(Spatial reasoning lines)
______
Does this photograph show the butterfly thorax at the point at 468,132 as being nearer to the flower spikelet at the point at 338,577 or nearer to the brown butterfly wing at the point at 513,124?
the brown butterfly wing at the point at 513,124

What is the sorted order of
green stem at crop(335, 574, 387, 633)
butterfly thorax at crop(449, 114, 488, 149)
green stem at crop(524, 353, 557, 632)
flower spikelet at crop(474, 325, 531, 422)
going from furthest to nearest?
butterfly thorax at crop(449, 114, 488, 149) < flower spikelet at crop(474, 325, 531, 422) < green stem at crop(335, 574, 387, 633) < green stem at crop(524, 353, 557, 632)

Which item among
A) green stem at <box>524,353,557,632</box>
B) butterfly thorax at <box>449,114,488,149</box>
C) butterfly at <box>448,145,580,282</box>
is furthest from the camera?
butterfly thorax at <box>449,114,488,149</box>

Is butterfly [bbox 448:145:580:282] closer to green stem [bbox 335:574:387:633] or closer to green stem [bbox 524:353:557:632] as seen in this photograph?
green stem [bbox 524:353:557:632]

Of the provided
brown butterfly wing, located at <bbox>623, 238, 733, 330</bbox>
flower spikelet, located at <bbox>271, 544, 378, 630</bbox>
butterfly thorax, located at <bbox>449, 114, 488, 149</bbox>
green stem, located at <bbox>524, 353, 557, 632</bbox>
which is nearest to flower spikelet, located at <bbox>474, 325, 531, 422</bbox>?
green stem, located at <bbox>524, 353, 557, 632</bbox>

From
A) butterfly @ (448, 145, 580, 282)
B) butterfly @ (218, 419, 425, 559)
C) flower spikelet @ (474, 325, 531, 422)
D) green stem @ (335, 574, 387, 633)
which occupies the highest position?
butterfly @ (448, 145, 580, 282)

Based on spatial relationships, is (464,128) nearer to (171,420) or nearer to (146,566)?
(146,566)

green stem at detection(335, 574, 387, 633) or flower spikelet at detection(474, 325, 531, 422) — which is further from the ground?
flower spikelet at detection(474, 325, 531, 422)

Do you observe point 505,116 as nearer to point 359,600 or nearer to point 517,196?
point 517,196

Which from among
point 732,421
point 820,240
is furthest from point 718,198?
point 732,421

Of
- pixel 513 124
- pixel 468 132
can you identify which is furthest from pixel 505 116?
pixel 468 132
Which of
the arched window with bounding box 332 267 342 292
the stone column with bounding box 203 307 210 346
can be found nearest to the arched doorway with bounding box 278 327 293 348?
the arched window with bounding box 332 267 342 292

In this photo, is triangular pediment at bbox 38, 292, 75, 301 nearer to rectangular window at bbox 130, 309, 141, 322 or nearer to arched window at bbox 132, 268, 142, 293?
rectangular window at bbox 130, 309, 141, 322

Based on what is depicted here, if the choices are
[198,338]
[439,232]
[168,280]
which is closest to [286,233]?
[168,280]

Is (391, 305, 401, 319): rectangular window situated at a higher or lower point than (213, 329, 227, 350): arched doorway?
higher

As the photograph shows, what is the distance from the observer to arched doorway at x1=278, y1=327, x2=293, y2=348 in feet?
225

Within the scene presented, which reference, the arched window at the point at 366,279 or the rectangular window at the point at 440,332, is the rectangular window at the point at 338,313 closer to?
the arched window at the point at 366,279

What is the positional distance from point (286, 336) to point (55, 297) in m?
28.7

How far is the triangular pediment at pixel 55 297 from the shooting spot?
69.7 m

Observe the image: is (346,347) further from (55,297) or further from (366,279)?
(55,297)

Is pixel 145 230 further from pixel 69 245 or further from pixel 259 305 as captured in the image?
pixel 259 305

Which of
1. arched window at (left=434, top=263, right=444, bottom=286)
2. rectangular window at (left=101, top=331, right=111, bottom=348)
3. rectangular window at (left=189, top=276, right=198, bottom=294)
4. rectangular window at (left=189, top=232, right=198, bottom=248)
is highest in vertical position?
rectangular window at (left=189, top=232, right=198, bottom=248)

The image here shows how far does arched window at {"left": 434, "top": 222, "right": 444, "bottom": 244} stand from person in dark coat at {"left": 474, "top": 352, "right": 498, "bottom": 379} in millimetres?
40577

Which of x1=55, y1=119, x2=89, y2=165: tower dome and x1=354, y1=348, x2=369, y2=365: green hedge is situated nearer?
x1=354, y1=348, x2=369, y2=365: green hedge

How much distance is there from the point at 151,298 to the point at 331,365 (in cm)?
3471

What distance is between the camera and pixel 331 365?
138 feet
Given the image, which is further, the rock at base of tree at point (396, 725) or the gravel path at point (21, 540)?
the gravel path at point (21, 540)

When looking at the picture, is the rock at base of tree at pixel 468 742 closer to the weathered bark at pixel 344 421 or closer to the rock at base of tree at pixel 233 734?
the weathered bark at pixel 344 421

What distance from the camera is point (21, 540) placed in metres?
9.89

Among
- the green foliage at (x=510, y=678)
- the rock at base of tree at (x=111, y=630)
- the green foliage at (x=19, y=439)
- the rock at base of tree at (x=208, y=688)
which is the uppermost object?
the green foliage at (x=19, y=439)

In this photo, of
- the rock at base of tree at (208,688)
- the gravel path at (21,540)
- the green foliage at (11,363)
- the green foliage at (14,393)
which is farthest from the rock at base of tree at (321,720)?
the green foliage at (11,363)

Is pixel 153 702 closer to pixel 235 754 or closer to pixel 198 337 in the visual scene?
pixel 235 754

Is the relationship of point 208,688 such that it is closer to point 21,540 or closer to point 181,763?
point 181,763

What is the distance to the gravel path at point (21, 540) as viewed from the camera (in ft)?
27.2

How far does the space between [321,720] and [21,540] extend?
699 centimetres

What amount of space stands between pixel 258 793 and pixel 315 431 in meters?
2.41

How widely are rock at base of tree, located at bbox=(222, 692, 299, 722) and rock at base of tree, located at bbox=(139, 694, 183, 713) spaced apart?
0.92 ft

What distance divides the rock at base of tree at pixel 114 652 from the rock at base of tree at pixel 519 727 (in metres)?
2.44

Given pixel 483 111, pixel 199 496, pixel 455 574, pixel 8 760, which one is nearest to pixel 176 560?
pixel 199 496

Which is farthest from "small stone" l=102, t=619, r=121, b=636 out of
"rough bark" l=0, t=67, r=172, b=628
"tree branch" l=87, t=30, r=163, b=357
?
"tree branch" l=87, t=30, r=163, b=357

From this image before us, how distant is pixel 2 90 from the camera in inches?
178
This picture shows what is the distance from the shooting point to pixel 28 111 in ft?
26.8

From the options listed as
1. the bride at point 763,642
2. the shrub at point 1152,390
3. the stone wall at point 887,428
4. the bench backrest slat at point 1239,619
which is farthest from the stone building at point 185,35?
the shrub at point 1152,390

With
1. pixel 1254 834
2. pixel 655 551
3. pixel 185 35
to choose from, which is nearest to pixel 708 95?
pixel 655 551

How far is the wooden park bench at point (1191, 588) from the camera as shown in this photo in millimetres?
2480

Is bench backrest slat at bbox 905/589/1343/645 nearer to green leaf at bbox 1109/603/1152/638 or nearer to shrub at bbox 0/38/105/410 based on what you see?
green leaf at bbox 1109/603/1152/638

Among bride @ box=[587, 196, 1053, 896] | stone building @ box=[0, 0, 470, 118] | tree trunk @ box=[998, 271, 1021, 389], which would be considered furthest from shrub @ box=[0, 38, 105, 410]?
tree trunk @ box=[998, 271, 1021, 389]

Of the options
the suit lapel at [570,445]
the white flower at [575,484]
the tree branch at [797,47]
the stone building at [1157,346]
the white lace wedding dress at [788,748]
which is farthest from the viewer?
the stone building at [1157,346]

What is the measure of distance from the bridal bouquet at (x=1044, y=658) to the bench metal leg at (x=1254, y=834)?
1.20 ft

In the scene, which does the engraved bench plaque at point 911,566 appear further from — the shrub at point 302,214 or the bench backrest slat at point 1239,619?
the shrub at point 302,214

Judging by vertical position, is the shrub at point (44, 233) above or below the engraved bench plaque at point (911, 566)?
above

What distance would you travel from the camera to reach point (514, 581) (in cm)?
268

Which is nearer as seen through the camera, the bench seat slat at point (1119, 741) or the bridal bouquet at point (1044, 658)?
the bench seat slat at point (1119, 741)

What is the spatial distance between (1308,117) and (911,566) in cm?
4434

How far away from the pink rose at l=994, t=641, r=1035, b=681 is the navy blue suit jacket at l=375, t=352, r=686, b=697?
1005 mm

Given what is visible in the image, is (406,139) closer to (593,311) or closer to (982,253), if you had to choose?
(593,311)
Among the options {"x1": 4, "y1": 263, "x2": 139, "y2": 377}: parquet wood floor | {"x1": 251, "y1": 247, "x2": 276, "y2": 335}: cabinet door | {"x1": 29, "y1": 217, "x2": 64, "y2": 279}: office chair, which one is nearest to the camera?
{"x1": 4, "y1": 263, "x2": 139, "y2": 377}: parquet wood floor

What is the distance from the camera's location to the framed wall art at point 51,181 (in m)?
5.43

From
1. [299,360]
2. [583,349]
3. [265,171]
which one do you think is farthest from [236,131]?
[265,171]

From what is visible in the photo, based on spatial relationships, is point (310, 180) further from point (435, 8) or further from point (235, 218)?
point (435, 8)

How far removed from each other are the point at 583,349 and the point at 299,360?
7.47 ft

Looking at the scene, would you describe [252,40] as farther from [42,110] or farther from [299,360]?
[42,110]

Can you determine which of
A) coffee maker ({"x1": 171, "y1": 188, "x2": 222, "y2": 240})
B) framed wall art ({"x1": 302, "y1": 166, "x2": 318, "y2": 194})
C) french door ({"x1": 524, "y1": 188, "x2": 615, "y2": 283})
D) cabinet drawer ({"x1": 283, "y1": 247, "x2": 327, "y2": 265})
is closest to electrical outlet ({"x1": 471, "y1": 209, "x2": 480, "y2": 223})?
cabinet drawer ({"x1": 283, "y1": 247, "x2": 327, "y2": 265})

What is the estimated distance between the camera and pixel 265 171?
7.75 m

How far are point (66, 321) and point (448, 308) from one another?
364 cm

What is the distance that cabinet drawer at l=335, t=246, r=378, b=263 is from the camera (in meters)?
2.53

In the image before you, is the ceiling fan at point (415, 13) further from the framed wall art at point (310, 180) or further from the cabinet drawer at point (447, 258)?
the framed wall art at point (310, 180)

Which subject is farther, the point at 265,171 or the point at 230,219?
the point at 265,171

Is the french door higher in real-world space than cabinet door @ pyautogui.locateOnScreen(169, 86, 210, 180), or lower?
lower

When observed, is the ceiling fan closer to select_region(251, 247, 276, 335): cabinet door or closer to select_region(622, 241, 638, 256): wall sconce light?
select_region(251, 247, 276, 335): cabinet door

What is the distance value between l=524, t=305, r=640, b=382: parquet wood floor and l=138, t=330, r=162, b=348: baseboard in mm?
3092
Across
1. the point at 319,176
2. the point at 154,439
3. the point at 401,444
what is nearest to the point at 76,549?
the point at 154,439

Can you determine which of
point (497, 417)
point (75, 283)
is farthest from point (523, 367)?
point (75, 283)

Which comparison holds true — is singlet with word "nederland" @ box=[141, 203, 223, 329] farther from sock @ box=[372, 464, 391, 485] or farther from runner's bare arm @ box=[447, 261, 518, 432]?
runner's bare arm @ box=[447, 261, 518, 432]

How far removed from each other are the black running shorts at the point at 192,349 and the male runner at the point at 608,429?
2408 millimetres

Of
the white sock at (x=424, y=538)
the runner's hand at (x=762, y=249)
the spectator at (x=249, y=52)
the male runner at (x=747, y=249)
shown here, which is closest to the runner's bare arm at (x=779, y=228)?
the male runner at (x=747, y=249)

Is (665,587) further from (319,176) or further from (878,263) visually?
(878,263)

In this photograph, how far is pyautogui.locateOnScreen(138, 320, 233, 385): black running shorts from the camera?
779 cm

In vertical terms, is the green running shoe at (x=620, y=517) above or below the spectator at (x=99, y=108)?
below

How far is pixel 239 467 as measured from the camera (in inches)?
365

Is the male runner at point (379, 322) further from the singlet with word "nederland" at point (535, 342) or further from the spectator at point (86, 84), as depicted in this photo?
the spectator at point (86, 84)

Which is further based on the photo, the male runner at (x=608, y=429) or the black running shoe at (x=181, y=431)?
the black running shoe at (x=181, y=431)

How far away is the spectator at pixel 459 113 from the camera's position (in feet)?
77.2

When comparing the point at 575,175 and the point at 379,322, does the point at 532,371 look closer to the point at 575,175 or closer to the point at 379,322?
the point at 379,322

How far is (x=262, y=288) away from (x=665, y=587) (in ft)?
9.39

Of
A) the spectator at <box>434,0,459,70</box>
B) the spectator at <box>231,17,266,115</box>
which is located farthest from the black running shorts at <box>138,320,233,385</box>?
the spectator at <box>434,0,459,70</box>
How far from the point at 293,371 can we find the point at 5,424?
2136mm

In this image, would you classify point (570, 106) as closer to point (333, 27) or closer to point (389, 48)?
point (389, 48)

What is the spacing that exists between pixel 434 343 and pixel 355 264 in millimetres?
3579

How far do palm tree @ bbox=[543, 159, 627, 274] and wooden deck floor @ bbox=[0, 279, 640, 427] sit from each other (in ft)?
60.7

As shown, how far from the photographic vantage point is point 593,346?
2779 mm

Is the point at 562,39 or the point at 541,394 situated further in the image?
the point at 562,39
______
AIM: Please repeat the lines from the one containing "As shown, how" through the last line, inclusive, renaming "situated" to "located" and leaving everything else unchanged.

WRITTEN SOLUTION:
As shown, how far from the photographic vantage point is point 593,346?
2779 mm

Is the point at 562,39 or the point at 541,394 located further in the image?
the point at 562,39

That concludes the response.